* **PROBLEM DESCRIPTION**
Set down every record below exactly as it appears, but without the pictures.
Start of Block
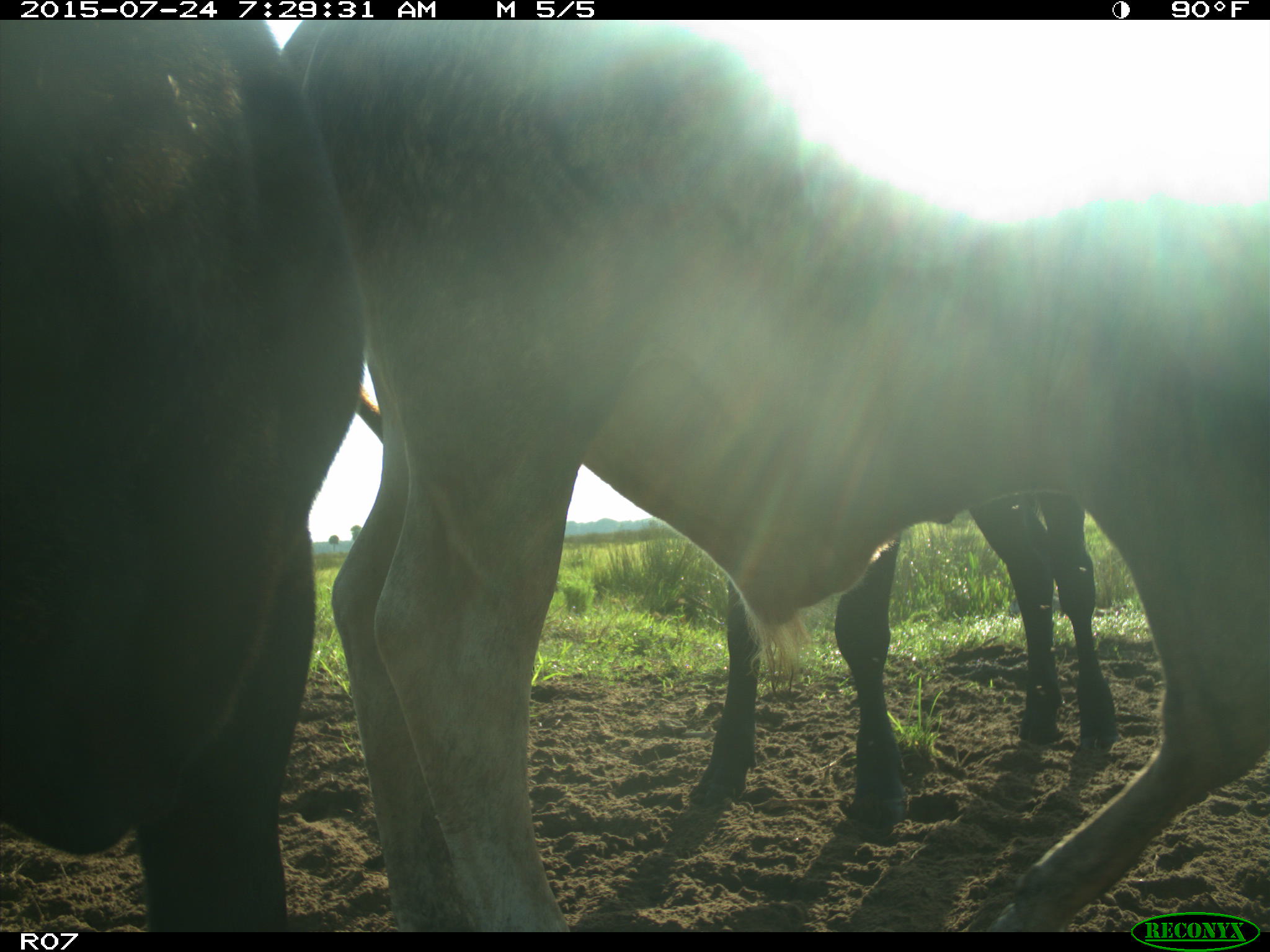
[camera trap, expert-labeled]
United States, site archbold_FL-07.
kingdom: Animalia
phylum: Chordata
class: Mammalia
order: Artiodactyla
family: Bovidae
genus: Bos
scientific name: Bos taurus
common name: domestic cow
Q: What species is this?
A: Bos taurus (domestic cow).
End of Block
* **WRITTEN ANSWER**
[camera trap, expert-labeled]
United States, site archbold_FL-07.
kingdom: Animalia
phylum: Chordata
class: Mammalia
order: Artiodactyla
family: Bovidae
genus: Bos
scientific name: Bos taurus
common name: domestic cow
Q: What species is this?
A: Bos taurus (domestic cow).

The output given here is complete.